The Seasons of My Mother by Marcia Gay Harden
Published: May 1, 2018
Publisher: Atria Books
Format: via Netgalley
Marcia Gay Harden knew at a young age that her life would be anything but ordinary. One of five lively children born to two Texas natives—Beverly, a proper Dallas lady, and Thad, a young naval officer—she always had a knack for storytelling, role-playing, and adventure. As a military family, the Hardens moved often, and their travels eventually took them to Yokohama, off the coast of Japan, during the Vietnam War era. It was here that Beverly, amid the many challenges of raising her family abroad, found her own self-expression in ikebana, the ancient Japanese art of flower arranging.
Using the philosophy of ikebana as her starting point, Marcia Gay Harden intertwines the seasons of her mother’s life with her own journey from precocious young girl to budding artist in New York City to Academy Award=winning actress. With a razor-sharp wit, as well as the kind of emotional honesty that has made her performances resonate with audiences worldwide, Marcia captures the joys and losses of life even as her precious mother gracefully strives to maintain her identity while coming to grips with Alzheimer’s disease.
Powerful and incredibly stirring, The Seasons of My Mother illustrates the unforgettable vulnerability and beauty of motherhood, as Marcia does what Beverly can no longer do: she remembers.
When I became aware of this book I really wanted to read it because it’s subject matter really hits home with me. My grandmother has dementia and as her caretaker, I’m researching everything I can when it comes to dementia and Alzheimer’s.

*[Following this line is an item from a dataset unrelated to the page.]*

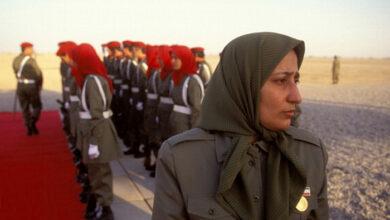 صورة ست نساء من القيادة العسكرية والمجلس المركزي لزمره  مجاهدي خلق يهربن من معسكر الزمره  في ألبانيا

I really did enjoy this read but I must admit I was looking for more of a telling of her experiences with her mothers Alzheimer’s but this was more of a retelling of her growing up. I did enjoy this touching read but I was expecting more on her mother’s Alzheimer's journey but it was nevertheless a great read of her mother's life. There were some things I totally identified with when she did tell of how her mother is with Alzheimer’s, I definitely saw some of the same signs that my grandmother has. I felt that there was someone out there who knows what I’m going through. Some people can say oh I know its hard but let’s be honest they don’t know how it is unless you are going through it also, while the support is great in theory but no one knows the true day to day struggle and seeing someone you love slip away little by little every day. I try to be strong for her but it's great when I can find someone who truly knows how those emotions are and to be able to read someone else’s journey is comforting.
While this wasn’t completely the read I was expecting it is a rewarding novel to read. It’s a love letter to her to mother and while her mother might not remember her daughter will and to know that her life and her love will never be forgotten is the most wonderful thing anyone could do for a loved one.